From: Underwood, Jonathan
Subject: RE: [h-e-w] cygwin supbrocess startup directory
Date: Mon, 11 Feb 2002 09:54:27 -0500

I'm not sure that'll solve the problem, since auctex starts whatever shell noninteractively. A non-interactive bash shell doesn;'t read .bashrc or indeed any config files, unless you use the BASH_ENV environment variable to tell it to (see man bash).
 
For what it's worth, i use bash all the time through emacs, however, due to the incomplete nature of the tex/latex distribution currently included with cygwin, i use the infinitely better and more complete miktex distribution (www.miktex.org) which works superbly with auctex. This, being a native windows application runs via the cmd.exe shell, but switching between shells within an emacs session is relatively trivial (mail me if you need some elisp for this)
 
jonathan.
-----Original Message-----
From: address@hidden [mailto:address@hidden
Sent: February 10, 2002 8:53 PM
To: address@hidden; address@hidden
Subject: Re: [h-e-w] cygwin supbrocess startup directory

address@hidden writes:

I use cygwin as the shell subprocess under emacs (i.e.
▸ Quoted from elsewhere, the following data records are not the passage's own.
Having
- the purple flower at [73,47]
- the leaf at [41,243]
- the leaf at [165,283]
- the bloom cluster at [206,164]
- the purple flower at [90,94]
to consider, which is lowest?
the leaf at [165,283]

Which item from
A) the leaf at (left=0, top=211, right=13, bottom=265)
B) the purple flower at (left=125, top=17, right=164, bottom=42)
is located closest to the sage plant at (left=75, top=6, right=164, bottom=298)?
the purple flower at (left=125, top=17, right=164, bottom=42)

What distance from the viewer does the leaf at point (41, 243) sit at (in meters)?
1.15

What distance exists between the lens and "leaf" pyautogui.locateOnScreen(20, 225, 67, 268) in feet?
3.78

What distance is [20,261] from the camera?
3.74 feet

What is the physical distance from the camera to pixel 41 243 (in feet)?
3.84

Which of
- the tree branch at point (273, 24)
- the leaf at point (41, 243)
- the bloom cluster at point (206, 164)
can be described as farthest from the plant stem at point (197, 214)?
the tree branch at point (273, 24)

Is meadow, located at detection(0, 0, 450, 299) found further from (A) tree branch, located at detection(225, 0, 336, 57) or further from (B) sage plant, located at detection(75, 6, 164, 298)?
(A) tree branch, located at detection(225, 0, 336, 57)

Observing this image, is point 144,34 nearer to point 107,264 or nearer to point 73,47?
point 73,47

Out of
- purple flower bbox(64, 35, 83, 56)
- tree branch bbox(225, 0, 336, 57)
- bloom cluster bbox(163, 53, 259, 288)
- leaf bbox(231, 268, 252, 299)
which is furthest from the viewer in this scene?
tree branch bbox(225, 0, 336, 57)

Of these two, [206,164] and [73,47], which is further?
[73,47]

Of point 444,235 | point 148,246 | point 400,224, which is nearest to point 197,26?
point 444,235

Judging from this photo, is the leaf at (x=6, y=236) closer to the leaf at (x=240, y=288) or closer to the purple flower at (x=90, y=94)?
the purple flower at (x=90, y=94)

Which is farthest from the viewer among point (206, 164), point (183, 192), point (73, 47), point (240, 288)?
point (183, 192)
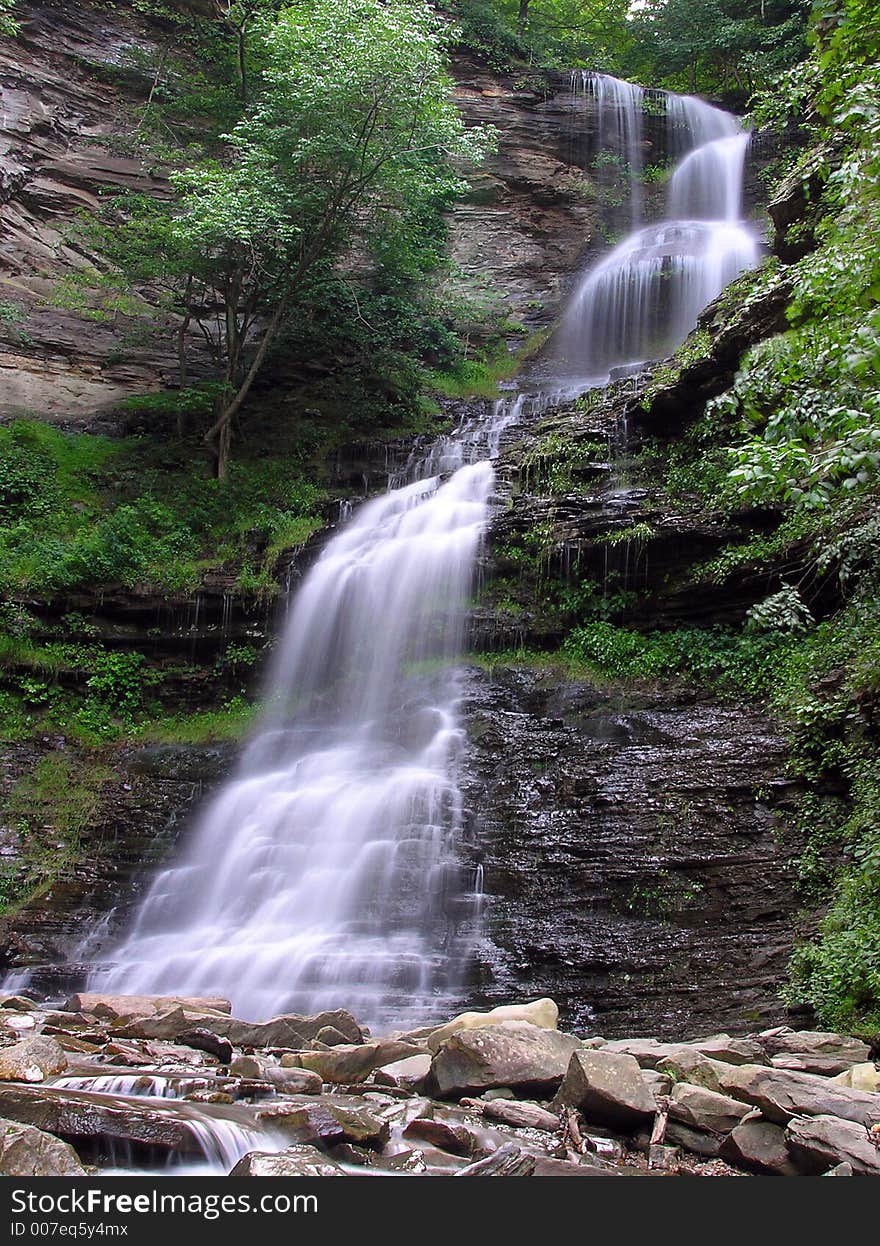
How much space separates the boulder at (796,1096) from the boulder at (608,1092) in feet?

M-x shell launches
cygwin).  My shell subprocesses start in my HOME directory.  I need to make
them start in the current directory of the buffer being edited by emacs.
The main reason is that auctex uses cygwin as a shell to run latex.  Under
the current setup I can only use auctex to latex a file in its home
directory.

How do I control the directory in which the shell sub-process starts
?


Probably your ~/.bashrc has code in it to set the working directory to $HOME.
Remove that when running under emacs.

if ! test -z $EMACS; then
# We're called from emacs
fi

if test -z $EMACS; then
# We're not called from emacs
fi

are the appropriate tests.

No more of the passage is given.